-- START Document --

We use observed mean-square error,

$$ {\text{MSE}}(X,Y) = {\frac{1}{T}}\sum\limits_{t = 1}^{T} {(X_{t} - Y_{t} )^{2} } $$

(1)

to compare the relative skill of individual models and their averages because it is a standard measure of forecast skill (e.g., Murphy 1989, 1996; Epstein and Murphy 1989; Boer 2004; Palmer et al. 2004; Wilks 2005; Poeter and Anderson 2005; Ye et al. 2008). Observed MSE is a strong measure of skill in the sense that it directly compares model forecasts, X _t ∈ (X ₁,…,X _T) to observed state variables, Y _t ∈ (Y ₁,…,Y _T) obtained over an interval of length T. The observed variables may be direct observations of the system state or a related variable, for instance, some combination of the principal components of the observed state and/or model. From here on “skill” means observed square error skill.

Our goal is to compare the skill of forecasts of a system state at t made by m = 1,…,M individual models, X ^(m)_t , to the skill of their average,

$$ \bar{X}_{t} = \sum\limits_{m = 1}^{M} {w_{m} X_{t}^{(m)} } ,\quad{\text{where}}\;\sum\limits_{m} {w_{m} } = 1\;{\text{and}}\;w_{m} \ge 0\quad{\text{for}}\;{\text{all}}\;m. $$

(2)

In many climate applications, e.g., Meehl et al. (2007), model weights are uniform, w _m = 1/M, and we use uniform weights in our climate example (Sect. 3). However, that is not necessary. In geohydrology, e.g., Neuman (2003), Ye et al. (2004, 2005, 2008), weights are often chosen by Bayesian methods. We make no assumptions about weights, beyond those just stated in (2), to derive our general results (Sect. 4), which are therefore independent of the method used to choose weights. In some approaches, for instance Palmer et al. (2004), the values X ^(m)_t are themselves the result of stochastic averaging, but that also does not affect our analysis. Krishnamurti and his colleagues have considered weighted ensembles where some of the weights may be negative, but that approach raises several questions that go beyond the scope of this paper and so we only consider nonnegative weightings.

We show by example (Sect. 3) and analysis (Sect. 4) that a forecast produced by averaging outputs from a collection of M models will be more skillful than the forecast of any individual model, $ X^{(m)} , $ only if the models in the collection do not correspond too closely. In other words, for the average to be more skillful than any $ X^{(m)} , $ it is necessary that the collection of models include a diverse set of distinctly different forecasts. Second, if the forecasts of individual models are too similar, the average will produce worse forecasts than the most skillful individual model. Intuitively, averaging in this case dilutes the best forecast with other, similar forecasts that are not as good.

2 Components of MSE($ \bar{X},\;Y $)

-- END Document --
-- START Records shown --

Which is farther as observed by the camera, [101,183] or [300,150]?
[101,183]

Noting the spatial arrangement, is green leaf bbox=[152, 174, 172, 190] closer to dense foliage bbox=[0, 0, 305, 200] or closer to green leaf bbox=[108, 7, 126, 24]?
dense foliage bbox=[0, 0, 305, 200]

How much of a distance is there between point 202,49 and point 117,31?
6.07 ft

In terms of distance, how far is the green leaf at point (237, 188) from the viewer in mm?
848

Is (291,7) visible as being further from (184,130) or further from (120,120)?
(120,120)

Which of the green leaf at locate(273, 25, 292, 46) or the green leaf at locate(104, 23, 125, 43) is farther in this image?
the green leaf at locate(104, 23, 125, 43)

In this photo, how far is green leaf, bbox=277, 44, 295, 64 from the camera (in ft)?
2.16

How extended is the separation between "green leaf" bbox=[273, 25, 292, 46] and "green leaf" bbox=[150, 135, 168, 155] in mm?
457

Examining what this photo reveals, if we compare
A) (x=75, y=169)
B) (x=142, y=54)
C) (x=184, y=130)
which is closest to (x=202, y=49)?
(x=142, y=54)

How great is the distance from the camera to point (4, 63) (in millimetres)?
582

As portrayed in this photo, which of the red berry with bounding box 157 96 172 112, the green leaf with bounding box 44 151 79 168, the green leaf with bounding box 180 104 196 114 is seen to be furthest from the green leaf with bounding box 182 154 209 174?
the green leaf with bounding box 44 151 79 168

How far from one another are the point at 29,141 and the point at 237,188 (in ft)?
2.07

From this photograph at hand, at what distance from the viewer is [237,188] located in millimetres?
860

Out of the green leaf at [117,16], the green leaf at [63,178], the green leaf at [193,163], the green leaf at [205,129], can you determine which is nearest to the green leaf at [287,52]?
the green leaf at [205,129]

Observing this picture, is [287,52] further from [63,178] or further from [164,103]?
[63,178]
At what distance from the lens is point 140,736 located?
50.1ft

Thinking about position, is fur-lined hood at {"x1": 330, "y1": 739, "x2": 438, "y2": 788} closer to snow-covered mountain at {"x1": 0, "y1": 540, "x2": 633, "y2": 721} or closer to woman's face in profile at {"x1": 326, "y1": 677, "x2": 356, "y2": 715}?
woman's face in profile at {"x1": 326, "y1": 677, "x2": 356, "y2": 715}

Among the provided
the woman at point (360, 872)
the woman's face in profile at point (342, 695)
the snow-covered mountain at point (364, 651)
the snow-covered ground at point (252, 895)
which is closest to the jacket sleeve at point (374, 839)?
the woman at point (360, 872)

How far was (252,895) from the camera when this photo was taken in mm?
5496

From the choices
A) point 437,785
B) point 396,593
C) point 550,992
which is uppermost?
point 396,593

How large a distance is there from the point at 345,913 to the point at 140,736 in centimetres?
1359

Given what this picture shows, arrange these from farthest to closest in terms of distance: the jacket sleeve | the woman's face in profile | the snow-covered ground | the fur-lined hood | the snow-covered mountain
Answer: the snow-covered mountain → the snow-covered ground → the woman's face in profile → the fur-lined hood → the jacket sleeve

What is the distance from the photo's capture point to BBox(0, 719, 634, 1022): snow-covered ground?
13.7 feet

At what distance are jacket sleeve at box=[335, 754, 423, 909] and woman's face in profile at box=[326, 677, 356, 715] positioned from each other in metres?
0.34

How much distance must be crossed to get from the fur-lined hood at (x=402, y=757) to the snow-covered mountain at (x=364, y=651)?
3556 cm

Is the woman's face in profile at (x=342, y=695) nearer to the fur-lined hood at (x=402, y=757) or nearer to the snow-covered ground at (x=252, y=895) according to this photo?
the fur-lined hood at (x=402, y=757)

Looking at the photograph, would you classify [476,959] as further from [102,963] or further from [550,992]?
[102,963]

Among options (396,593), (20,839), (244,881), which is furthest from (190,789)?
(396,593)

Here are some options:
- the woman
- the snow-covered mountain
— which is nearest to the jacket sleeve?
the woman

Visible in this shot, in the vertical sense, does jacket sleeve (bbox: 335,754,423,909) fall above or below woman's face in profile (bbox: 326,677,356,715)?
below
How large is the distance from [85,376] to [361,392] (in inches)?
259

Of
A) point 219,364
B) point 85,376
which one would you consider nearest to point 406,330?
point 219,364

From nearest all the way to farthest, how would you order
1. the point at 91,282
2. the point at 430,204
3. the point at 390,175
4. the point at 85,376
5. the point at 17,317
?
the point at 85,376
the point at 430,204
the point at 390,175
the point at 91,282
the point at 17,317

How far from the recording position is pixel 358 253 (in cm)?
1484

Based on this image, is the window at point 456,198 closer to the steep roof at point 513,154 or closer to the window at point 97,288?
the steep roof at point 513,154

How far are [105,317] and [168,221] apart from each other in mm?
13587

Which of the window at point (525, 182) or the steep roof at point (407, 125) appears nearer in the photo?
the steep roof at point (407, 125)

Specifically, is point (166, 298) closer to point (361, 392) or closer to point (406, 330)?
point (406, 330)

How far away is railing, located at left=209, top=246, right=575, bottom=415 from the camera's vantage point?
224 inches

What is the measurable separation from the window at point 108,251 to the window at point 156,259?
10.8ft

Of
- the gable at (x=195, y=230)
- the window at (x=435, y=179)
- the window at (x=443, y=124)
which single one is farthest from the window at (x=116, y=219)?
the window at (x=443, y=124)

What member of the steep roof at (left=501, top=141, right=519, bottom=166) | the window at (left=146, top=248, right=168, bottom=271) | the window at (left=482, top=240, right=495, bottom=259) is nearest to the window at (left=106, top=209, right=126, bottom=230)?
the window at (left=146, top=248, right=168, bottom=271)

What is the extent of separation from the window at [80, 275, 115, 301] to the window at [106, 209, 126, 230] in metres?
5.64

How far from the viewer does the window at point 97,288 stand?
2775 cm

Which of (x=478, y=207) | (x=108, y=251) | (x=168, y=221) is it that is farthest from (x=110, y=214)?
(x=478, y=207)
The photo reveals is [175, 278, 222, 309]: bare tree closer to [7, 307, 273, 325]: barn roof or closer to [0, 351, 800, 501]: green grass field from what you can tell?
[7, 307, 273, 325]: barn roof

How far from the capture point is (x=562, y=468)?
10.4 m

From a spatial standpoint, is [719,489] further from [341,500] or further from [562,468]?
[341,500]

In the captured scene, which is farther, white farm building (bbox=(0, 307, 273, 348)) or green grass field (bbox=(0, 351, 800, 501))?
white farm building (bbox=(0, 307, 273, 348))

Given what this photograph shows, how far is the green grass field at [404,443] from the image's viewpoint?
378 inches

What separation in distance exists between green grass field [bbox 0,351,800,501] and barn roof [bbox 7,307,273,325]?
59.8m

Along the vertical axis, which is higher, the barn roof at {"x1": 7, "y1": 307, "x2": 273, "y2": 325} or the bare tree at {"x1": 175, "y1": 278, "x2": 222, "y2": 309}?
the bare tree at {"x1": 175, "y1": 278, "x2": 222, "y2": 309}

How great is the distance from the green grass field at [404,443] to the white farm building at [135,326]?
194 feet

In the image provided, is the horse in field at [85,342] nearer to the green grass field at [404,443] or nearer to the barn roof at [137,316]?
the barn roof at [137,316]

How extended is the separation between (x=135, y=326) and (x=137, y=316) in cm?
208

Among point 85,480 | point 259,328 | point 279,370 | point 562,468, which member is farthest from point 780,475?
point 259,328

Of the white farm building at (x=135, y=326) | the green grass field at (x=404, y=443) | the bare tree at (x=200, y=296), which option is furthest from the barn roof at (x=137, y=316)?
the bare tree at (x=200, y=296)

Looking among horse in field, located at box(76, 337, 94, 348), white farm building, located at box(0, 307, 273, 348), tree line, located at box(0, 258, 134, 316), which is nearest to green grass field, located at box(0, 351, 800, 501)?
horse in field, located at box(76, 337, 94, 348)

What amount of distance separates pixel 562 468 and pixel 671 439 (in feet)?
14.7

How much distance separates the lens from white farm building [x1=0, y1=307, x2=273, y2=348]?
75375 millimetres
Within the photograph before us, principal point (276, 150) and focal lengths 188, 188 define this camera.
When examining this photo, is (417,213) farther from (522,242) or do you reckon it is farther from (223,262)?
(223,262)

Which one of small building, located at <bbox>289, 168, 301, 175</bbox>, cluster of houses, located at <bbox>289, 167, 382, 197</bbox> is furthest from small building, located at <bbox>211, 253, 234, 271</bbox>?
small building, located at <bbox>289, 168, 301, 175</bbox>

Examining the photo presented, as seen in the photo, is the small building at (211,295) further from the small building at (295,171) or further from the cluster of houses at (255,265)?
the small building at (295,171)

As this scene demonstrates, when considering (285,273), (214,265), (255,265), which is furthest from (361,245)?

-- END Records shown --

--- Goal ---
Repeat word for word the span of the model-averaging text above that begins at "to compare the relative" and stops after "square error skill.".

--- Solution for this task ---
to compare the relative skill of individual models and their averages because it is a standard measure of forecast skill (e.g., Murphy 1989, 1996; Epstein and Murphy 1989; Boer 2004; Palmer et al. 2004; Wilks 2005; Poeter and Anderson 2005; Ye et al. 2008). Observed MSE is a strong measure of skill in the sense that it directly compares model forecasts, X _t ∈ (X ₁,…,X _T) to observed state variables, Y _t ∈ (Y ₁,…,Y _T) obtained over an interval of length T. The observed variables may be direct observations of the system state or a related variable, for instance, some combination of the principal components of the observed state and/or model. From here on “skill” means observed square error skill.